Neben dem Haltungstyp enthält der Eiercode auch ein Kürzel für das Herkunftsland und eine Kennziffer für den Eierproduzenten. Die 7-stellige Zahl dahinter gibt genau den Betrieb an, aus dem das Ei stammt. Informationen dazu gibt es bei den Verbraucherzentralen oder unter www.was-steht-auf-dem-ei.de. Man kann damit die Herkunft jedes Eis bis in den Legehennenstall zurückverfolgen. Lediglich direkt vermarktete Eier vom Bauern oder auf dem Wochenmarkt sind zunächst noch von der Kennzeichnungspflicht ausgenommen.
Käfighaltung
In der Käfighaltung lebt ein Huhn auf zwei Drittel der Fläche eines DIN-A4-Blattes, das sind 550 Quadratzentimeter. Viele Vorgänge erfolgen automatisch, wie die Versorgung mit Futter und Wasser, das Sammeln der Eier und die Entsorgung des Kotes. Die Hennen können ihr arteigenes Verhalten - wie Flügelschlagen und Sandbaden - nicht ausleben. Auf Grund des Bewegungsmangels sind die Knochen nicht so fest und brechen leichter. Außerdem können die Tiere mit zu lang gewordenen Krallen in den Käfigen hängen bleiben. Üblich sind fensterlose Ställe. Problematisch bei solchen Eierfabriken ist vor allem die Belastung der Atmosphäre mit Ammoniak, die Belastung des Grundwassers mit Nitrat sowie Antibiotika im Hühnerfutter. Rund 70 Prozent der knapp 17 Milliarden in Deutschland gelegten Eier werden so produziert. Die herkömmliche Käfighaltung ist nach der neuen Legehennenverordnung in Deutschland nur noch bis Ende 2008 zulässig. Danach sind sogenannte "ausgestaltete Käfige" mit 750 Quadratzentimetern je Henne weiterhin erlaubt.
Bodenhaltung
Bei der Bodenhaltung dürfen bis zu sieben Hühner pro Quadratmeter Stallfläche auf dem Boden gehalten werden.

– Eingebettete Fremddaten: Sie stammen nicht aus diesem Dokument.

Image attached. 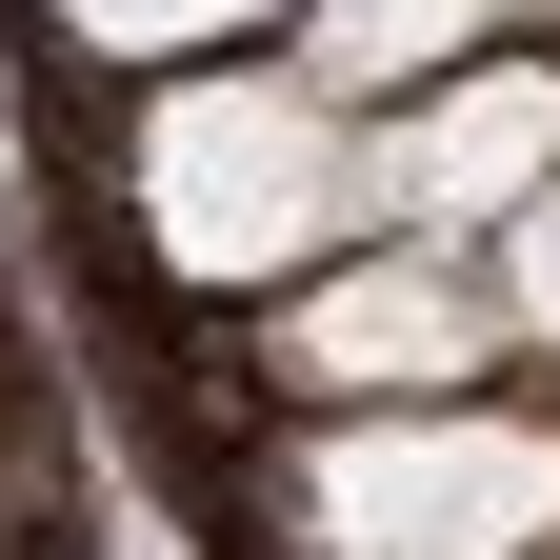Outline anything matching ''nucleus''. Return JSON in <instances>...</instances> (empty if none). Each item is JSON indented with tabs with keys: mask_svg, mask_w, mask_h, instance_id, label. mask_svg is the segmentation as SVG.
Returning a JSON list of instances; mask_svg holds the SVG:
<instances>
[{
	"mask_svg": "<svg viewBox=\"0 0 560 560\" xmlns=\"http://www.w3.org/2000/svg\"><path fill=\"white\" fill-rule=\"evenodd\" d=\"M501 340H521V320L480 301V280H441L420 241H381L361 280H320V301L260 340V361L301 381V400H460L480 361H501Z\"/></svg>",
	"mask_w": 560,
	"mask_h": 560,
	"instance_id": "4",
	"label": "nucleus"
},
{
	"mask_svg": "<svg viewBox=\"0 0 560 560\" xmlns=\"http://www.w3.org/2000/svg\"><path fill=\"white\" fill-rule=\"evenodd\" d=\"M560 180V60H441V81H420L381 140H361V200L400 241H480V221H521V200Z\"/></svg>",
	"mask_w": 560,
	"mask_h": 560,
	"instance_id": "3",
	"label": "nucleus"
},
{
	"mask_svg": "<svg viewBox=\"0 0 560 560\" xmlns=\"http://www.w3.org/2000/svg\"><path fill=\"white\" fill-rule=\"evenodd\" d=\"M501 0H301V81L320 101H420L441 60H480Z\"/></svg>",
	"mask_w": 560,
	"mask_h": 560,
	"instance_id": "5",
	"label": "nucleus"
},
{
	"mask_svg": "<svg viewBox=\"0 0 560 560\" xmlns=\"http://www.w3.org/2000/svg\"><path fill=\"white\" fill-rule=\"evenodd\" d=\"M501 320H521V340H560V180L501 221Z\"/></svg>",
	"mask_w": 560,
	"mask_h": 560,
	"instance_id": "7",
	"label": "nucleus"
},
{
	"mask_svg": "<svg viewBox=\"0 0 560 560\" xmlns=\"http://www.w3.org/2000/svg\"><path fill=\"white\" fill-rule=\"evenodd\" d=\"M140 221H161L180 280H280L320 260L340 221H381L361 200V140H340V101L280 60V81H161V120H140Z\"/></svg>",
	"mask_w": 560,
	"mask_h": 560,
	"instance_id": "1",
	"label": "nucleus"
},
{
	"mask_svg": "<svg viewBox=\"0 0 560 560\" xmlns=\"http://www.w3.org/2000/svg\"><path fill=\"white\" fill-rule=\"evenodd\" d=\"M320 560H540L560 540V420L540 400H381L361 441H320L301 480Z\"/></svg>",
	"mask_w": 560,
	"mask_h": 560,
	"instance_id": "2",
	"label": "nucleus"
},
{
	"mask_svg": "<svg viewBox=\"0 0 560 560\" xmlns=\"http://www.w3.org/2000/svg\"><path fill=\"white\" fill-rule=\"evenodd\" d=\"M241 21H280V0H60V40H101V60H200Z\"/></svg>",
	"mask_w": 560,
	"mask_h": 560,
	"instance_id": "6",
	"label": "nucleus"
}]
</instances>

Ein Freilauf ist bei der Bodenhaltung nicht vorgeschrieben, auch wenn die Bilder auf den Eierpackungen dies manchmal suggerieren. Vorgeschrieben ist, dass mindestens ein Drittel der Bodenfläche mit Streumaterial wie Stroh, Holzspänen, Sand oder Torf bedeckt sein muss. Die Tiere können die meisten ihrer artgemäßen Verhaltensweisen ausleben. Auf Grund der Bewegungsfreiheit sind die Flügel- und Beinknochen fester und die Krallenabnutzung ist normal. Zu den Nachteilen gehört, dass die Hennen mit dem Kot in Kontakt kommen. Auf diese Weise können sie sich schneller mit Parasiten infizieren. Auch Krankheiten breiten sich schneller im Bestand aus. Die Tierverluste sind höher und damit der Bedarf an Medikamenten.
Freilandhaltung
Bei der Freilandhaltung müssen die Legehennen neben ihrem Stall einen Mindestfreilauf von zehn Quadratmeter Freiland pro Huhn haben. Die Vorschriften für den Stall sind dieselben wie bei der Bodenhaltung. Der Auslauf muss überwiegend begrünt sein. Bäume, Sträucher oder ein Unterstand sind notwendig, damit die Tiere Schutz vor natürlichen Feinden finden können. Tagsüber haben die Hennen uneingeschränkten Zugang ins Freie, so dass sie nach Belieben ihre typischen Verhaltensweisen ausleben können. Insgesamt sind die Tiere unempfindlicher, da sie bei jedem Wetter draußen sein können.
Bio-Eier
Besonders empfehlenswert sind Bio-Eier. Diese stammen immer aus Freilandhaltung und außerdem kommt das Futter weit überwiegend aus ökologischem Anbau, die Verabreichung von Antibiotika und anderen Medikamenten sind verboten. Zudem sind im Stall sechs Quadratmeter pro Henne Mindestfläche vorgeschrieben. Auch das systematische Schnäbelkürzen ist nicht erlaubt. Die maximale Stallgröße ist auf 3.000 Legehennen je Einheit begrenzt. Jeweils sechs Tieren muss mindestens ein Quadratmeter Stallnettofläche zur Verfügung stehen. Wenigstens ein Drittel der Stallfläche muss eingestreut sein. Den Tiere muss das Staubbaden möglich sein sowie Tageslicht erhalten. Eine mindestens achtstündige beleuchtungsfreie Ruhephase ist vorgeschrieben.